The (un)decidability of Robinson-Arithmetic-without-Multiplication?

It is undecidable.

Let $\mathcal L$ be the first-order language with equality and one binary predicate $p({-},{-})$ and no constants or function symbols. Call an $\mathcal L$-sentence of the form $\varphi\land \exists x\exists y(x\ne y)$ "fancy" -- it is then well known that satisfiability of fancy sentences is undecidable.

Consider the following translation from $\mathcal L$ into the your additive Robinson arithmetic:

$$\overline{\varphi\land\psi} \equiv \overline\varphi\land\overline \psi \qquad \overline{\neg\varphi} \equiv \neg\overline\varphi$$ $$\overline{\exists x.\varphi} \equiv \exists x(x=\mathsf S x \land \overline\varphi) \qquad \overline{x=y} \equiv x=y$$ $$\overline{p(x,y)} \equiv x+y=x $$

Now clearly if $\varphi$ is a fancy sentence and $\overline{\varphi}$ is consistent with additive Robinson arithmetic, then $\varphi$ is satisfiable -- it is trivial to derive a model of the latter from a model of the former; the domain will be the elements that are their own successors.

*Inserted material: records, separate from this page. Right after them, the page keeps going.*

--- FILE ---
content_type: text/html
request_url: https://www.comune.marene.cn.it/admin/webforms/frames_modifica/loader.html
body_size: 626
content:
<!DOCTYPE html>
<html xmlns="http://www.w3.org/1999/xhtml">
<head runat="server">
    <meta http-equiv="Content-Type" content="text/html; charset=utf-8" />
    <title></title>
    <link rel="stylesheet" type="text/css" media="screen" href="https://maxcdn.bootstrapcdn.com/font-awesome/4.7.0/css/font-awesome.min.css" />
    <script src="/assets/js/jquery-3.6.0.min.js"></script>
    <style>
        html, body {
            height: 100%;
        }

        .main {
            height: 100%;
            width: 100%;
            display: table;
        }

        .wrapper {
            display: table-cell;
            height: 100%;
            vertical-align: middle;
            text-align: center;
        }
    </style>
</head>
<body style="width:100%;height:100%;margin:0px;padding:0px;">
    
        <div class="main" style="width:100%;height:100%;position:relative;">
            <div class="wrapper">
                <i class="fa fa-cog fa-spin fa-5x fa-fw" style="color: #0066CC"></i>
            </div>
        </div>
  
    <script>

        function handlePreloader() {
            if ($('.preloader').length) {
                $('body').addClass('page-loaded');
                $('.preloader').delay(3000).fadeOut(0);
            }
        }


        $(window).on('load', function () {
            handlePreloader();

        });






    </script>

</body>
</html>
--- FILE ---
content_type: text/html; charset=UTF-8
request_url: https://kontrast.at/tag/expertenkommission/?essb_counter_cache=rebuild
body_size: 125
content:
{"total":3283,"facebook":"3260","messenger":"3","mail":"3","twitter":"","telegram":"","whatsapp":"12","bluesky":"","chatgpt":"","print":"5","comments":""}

On the other hand if $\varphi$ is a satisfiable fancy sentence, then there's a model of additive Robinson arithmetic that satisfies $\overline\varphi$, as follows:

Let $(A,p)$ be a model of $\varphi$; without loss of generality take $A$ to be disjoint from $\mathbb N$. Because $\varphi$ is fancy $A$ has at least two elements, so let $f:A\to A$ be such that $f(a)\ne a$ for all $a\in A$. Now construct an model of additive Robinson arithmetic with domain $\mathbb N\cup A$, as follows: $$ 0 = 0 $$ $$ \mathsf S n = (n+1) \qquad \mathsf Sa = a$$ $$ n\oplus n' = (n+n') \qquad a\oplus n= n\oplus a = a \qquad a\oplus a' = \begin{cases} a & \text{when }p(a,a') \\ f(a) & \text{otherwise} \end{cases}$$

Consider the model $\mathfrak{M}$ with domain the natural numbers $\mathbb{N}$ plus one more object, say $a$. Define $S$ on $\mathbb{N}$ normally and $Sa=a$. Define $+$ on $\mathbb{N}$ normally and $x+a=a+x=a$ for all $x \in \mathfrak{M}$.

Then it is quite easy to prove that $\mathfrak{M}$ is a model of the $5$ axioms in which the statement $\varphi$, "there exists an $x$ such that $Sx=x$" is true.

So $\varphi$ cannot be decided by the axioms since in the standard model it is false and true here, so the theory is undecidable.